Sono nato e cresciuto in un momento in cui il diritto all’aborto era un pilastro, e la sua messa in discussione un tabù. Oggi però la corrente spinge in senso opposto. E anche qui – non solo negli Usa – non possiamo sentirci al sicuro

Fra i diritti della modernità — quei diritti che ci fanno sentire fortunati di vivere in un presente per molti versi difficile —, il diritto all’aborto è il più fragile di tutti.

Lo è sempre stato.

E non tanto, come si ritiene comunemente, per la «delicatezza» del tema, per le aree di coscienza personale che investe e per quanto sia difficile stabilire scientificamente dove inizia la vita umana, quanto per la mole di pregiudizi — quasi tutti di matrice sessista — che attiva ancora in noi.

Il più odioso di tutti, sotteso a molte posizioni dei gruppi di destra e dei movimenti pro vita, è che l’aborto sia in fin dei conti una via comoda, quasi sempre la riparazione di una sbadataggine, e comunque evitabile.

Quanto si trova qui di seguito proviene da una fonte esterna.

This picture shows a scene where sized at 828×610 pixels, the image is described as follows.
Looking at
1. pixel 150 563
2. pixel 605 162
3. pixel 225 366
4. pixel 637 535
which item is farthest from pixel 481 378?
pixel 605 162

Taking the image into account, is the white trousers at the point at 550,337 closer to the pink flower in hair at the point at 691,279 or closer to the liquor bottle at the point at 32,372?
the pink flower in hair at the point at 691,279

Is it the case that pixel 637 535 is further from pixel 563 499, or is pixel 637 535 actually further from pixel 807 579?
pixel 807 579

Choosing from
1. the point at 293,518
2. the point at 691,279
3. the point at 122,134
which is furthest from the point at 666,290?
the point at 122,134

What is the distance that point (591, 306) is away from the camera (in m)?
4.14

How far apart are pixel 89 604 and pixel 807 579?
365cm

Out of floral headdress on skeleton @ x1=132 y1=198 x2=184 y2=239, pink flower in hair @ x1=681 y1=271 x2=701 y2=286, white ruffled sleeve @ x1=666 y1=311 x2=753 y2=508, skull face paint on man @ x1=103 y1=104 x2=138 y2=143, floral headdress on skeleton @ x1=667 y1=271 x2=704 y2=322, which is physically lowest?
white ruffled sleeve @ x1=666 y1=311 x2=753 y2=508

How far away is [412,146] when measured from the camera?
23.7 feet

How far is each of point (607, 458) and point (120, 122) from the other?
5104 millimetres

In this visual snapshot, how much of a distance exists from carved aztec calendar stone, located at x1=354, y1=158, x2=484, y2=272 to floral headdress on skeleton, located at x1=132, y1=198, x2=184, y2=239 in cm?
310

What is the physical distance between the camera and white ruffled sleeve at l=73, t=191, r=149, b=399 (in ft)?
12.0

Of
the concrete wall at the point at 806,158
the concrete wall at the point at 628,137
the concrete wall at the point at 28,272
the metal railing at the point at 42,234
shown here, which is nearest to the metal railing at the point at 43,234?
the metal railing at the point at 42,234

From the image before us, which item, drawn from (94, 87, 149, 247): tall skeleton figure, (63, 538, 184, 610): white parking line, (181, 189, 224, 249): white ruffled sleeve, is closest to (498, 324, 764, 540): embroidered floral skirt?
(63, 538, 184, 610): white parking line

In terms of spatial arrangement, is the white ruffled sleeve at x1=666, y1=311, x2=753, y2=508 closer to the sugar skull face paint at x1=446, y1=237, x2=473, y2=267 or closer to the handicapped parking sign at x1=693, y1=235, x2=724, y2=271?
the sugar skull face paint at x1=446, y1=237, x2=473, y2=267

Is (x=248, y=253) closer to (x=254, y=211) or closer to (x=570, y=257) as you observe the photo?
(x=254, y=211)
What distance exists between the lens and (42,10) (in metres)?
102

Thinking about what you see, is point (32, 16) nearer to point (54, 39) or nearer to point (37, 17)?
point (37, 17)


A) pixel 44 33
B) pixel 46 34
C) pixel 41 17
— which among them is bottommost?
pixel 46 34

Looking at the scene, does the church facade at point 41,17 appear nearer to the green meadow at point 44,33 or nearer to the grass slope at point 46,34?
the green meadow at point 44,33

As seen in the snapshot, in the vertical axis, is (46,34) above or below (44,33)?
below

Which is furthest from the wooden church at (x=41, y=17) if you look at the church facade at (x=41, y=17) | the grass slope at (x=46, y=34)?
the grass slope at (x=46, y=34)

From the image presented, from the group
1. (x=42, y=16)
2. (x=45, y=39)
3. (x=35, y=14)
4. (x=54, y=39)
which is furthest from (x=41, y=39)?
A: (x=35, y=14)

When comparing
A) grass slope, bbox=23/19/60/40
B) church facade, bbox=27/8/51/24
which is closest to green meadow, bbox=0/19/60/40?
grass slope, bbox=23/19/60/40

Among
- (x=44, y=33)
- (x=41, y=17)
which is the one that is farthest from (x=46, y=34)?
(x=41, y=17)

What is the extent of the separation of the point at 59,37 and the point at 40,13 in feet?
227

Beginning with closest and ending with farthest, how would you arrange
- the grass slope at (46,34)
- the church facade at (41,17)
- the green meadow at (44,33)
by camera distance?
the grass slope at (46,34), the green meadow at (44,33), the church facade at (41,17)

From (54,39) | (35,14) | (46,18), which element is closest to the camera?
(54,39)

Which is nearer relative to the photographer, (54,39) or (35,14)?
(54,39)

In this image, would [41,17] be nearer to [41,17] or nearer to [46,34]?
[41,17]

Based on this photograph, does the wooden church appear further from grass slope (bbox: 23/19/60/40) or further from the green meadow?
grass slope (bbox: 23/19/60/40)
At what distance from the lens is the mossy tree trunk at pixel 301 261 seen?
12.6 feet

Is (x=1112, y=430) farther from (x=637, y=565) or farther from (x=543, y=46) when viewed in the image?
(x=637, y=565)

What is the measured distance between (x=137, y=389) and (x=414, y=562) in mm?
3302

A più di quarant’anni dall’approvazione della 194, l’aborto è ancora qualcosa di cui non si parla, mai, neppure in privato, con la sola eccezione degli ambienti femministi. È un rimosso obbligatorio non solo per le donne che lo affrontano da sole ma perfino per le coppie stabili.

Se la legge ne ha sancito ormai da tempo la possibilità, la cultura non è mai riuscita a cancellarne i corollari di vergogna, di sconfitta, anzi peggio, di colpa.

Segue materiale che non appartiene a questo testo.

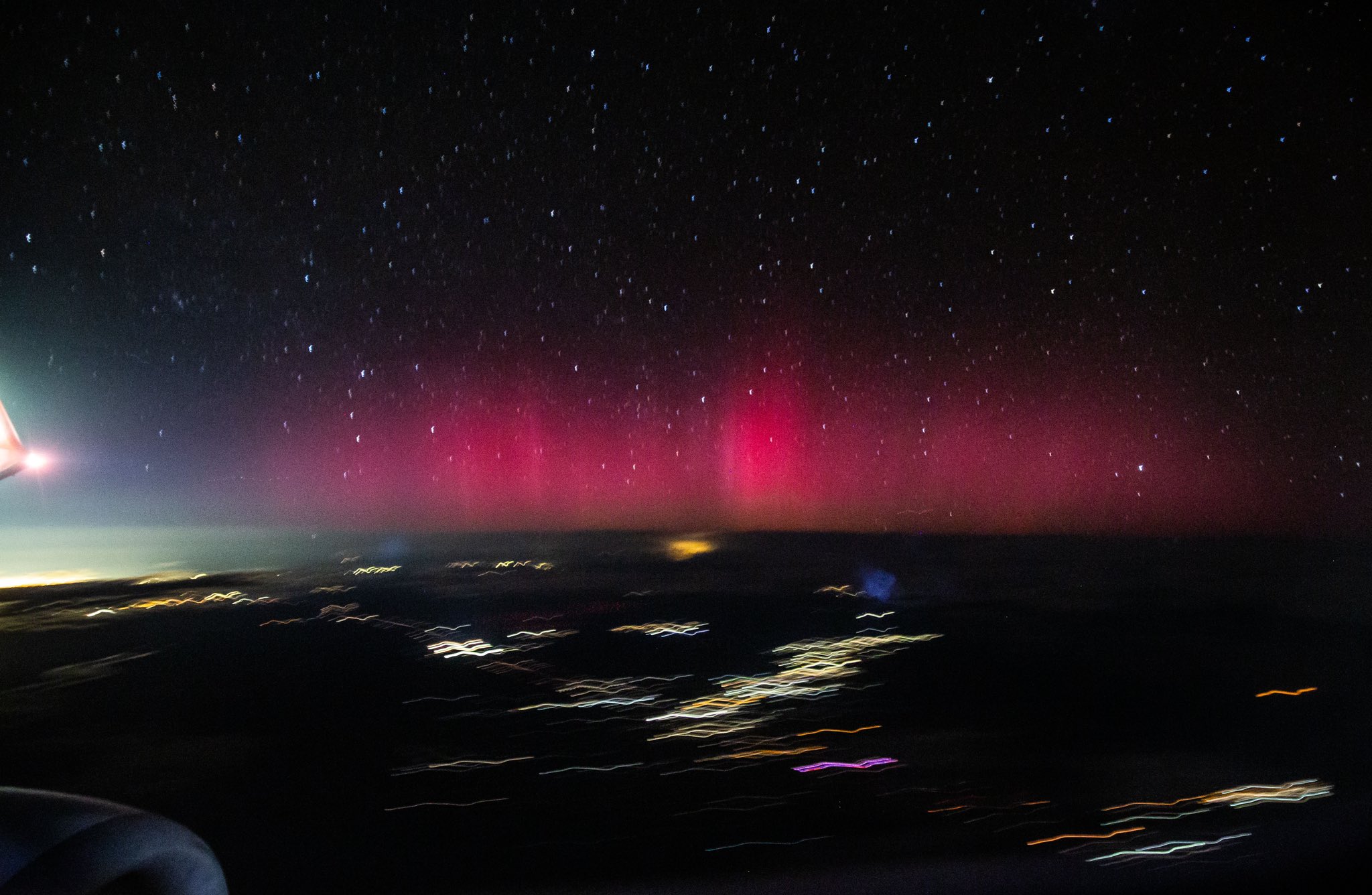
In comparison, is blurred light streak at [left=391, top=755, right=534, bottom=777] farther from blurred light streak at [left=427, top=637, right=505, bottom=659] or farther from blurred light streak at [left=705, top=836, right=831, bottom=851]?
blurred light streak at [left=427, top=637, right=505, bottom=659]

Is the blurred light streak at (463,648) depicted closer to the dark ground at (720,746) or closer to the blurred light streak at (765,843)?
the dark ground at (720,746)


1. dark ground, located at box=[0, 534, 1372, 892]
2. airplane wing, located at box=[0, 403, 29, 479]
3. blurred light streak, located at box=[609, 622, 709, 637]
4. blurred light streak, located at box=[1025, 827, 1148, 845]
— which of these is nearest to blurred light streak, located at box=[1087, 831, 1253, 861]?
dark ground, located at box=[0, 534, 1372, 892]

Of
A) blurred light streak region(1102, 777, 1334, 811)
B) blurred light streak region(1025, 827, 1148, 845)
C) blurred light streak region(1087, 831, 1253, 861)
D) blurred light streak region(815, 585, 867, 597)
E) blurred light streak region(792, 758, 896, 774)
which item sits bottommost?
blurred light streak region(815, 585, 867, 597)

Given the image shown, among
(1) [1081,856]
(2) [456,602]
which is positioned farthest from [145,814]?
(2) [456,602]

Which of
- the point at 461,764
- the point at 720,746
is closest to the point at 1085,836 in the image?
the point at 720,746

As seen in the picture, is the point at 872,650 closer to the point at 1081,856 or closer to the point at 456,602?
the point at 1081,856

Per questo, ancora oggi, viene implicitamente accettato che l’aborto non debba essere del tutto indolore, almeno non psicologicamente, che qualsiasi forma di ripensamento debba essere indotta nella donna, anche quando sconfina nell’aggressione mentale.

Da qui, le contiguità con i reparti di ostetricia, le mini odissee e le piccole umiliazioni, e sempre da qui lo scontento mai smaltito di alcuni verso l’introduzione della pillola RU486.

Nel libro Mai dati, l’indagine di Chiara Lalli e Sonia Montegiove sullo stato dell’applicazione della 194 in Italia, le autrici ci ricordano che l’interruzione volontaria di gravidanza «è un servizio medico».

Ma illustrano anche come si stia trasformando sempre di più «in una questione di coscienza — del medico, ovviamente, perché la donna che abortisce forse la coscienza non ce l’ha».

Insomma, la 194 esiste ed è espletata, ma è anche avvolta in una nebbia. Una nebbiolina morale, appunto, che la tiene separata da ciò che è considerato davvero opportuno. Che rende la situazione difforme sul territorio nazionale e i dati reali inconoscibili. Una nebbia che non si sta affatto diradando, anzi.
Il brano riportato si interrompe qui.